I have a requirement to hash input strings and produce 14 digit decimal numbers as output.
The math I am using tells me I can have, at maximum, a 46 bit unsigned integer.
I am aware that a 46 bit uint means less collision resistance for any potential hash function. However, the number of hashes I am creating keeps the collision probability in an acceptable range.
I would be most grateful if the community could help me verify that my method for truncating a hash to 46 bits is solid. I have a gut feeling that there are optimizations and/or easier ways to do this. My function is as follows (where bitLength is 46 when this function is called):
public static UInt64 GetTruncatedMd5Hash(string input, int bitLength)
{
var md5Hash = MD5.Create();
byte[] fullHashBytes = md5Hash.ComputeHash(Encoding.UTF8.GetBytes(input));
var fullHashBits = new BitArray(fullHashBytes);
// BitArray stores LSB of each byte in lowest indexes, so reversing...

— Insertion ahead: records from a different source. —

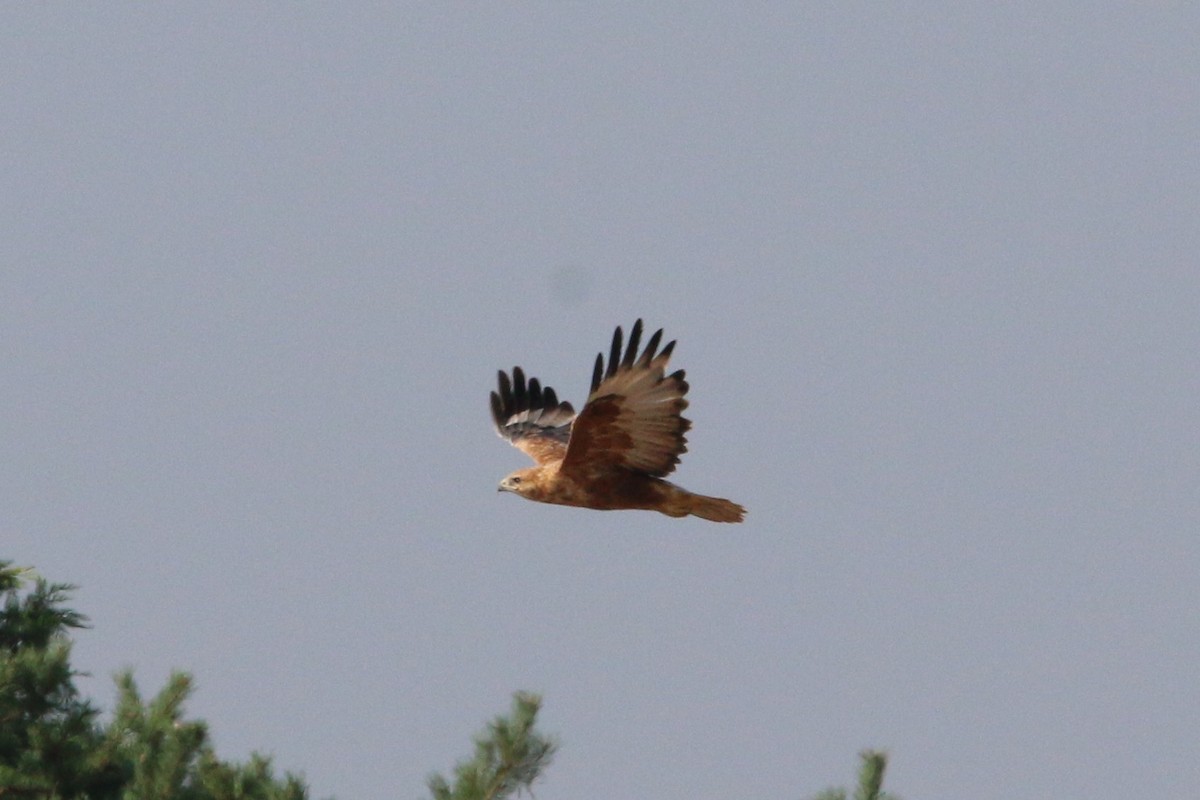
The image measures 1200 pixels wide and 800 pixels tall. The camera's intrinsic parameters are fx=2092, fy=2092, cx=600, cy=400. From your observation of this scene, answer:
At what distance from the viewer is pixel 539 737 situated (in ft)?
24.5

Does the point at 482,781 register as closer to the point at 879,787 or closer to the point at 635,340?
the point at 879,787

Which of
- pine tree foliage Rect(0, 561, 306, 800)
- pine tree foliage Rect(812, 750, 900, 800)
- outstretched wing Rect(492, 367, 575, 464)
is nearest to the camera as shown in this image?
pine tree foliage Rect(812, 750, 900, 800)

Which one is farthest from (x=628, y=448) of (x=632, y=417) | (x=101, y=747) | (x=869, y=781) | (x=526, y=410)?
(x=869, y=781)

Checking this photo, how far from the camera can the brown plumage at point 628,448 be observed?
12.0m

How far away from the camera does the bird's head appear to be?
1309 centimetres

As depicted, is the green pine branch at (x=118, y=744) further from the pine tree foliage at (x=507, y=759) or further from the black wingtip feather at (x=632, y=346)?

ReverseBitArray(fullHashBits);
// truncate by copying only number of bits specified by bitLength param
var truncatedHashBits = new BitArray(bitLength);
for (int i = 0; i < bitLength - 1; i++)
{
truncatedHashBits[i] = fullHashBits[i];
}
byte[] truncatedHashBytes = new byte[8];
truncatedHashBits.CopyTo(truncatedHashBytes, 0);
return BitConverter.ToUInt64(truncatedHashBytes, 0);
}
Thanks for taking a look at this question. I appreciate any feedback!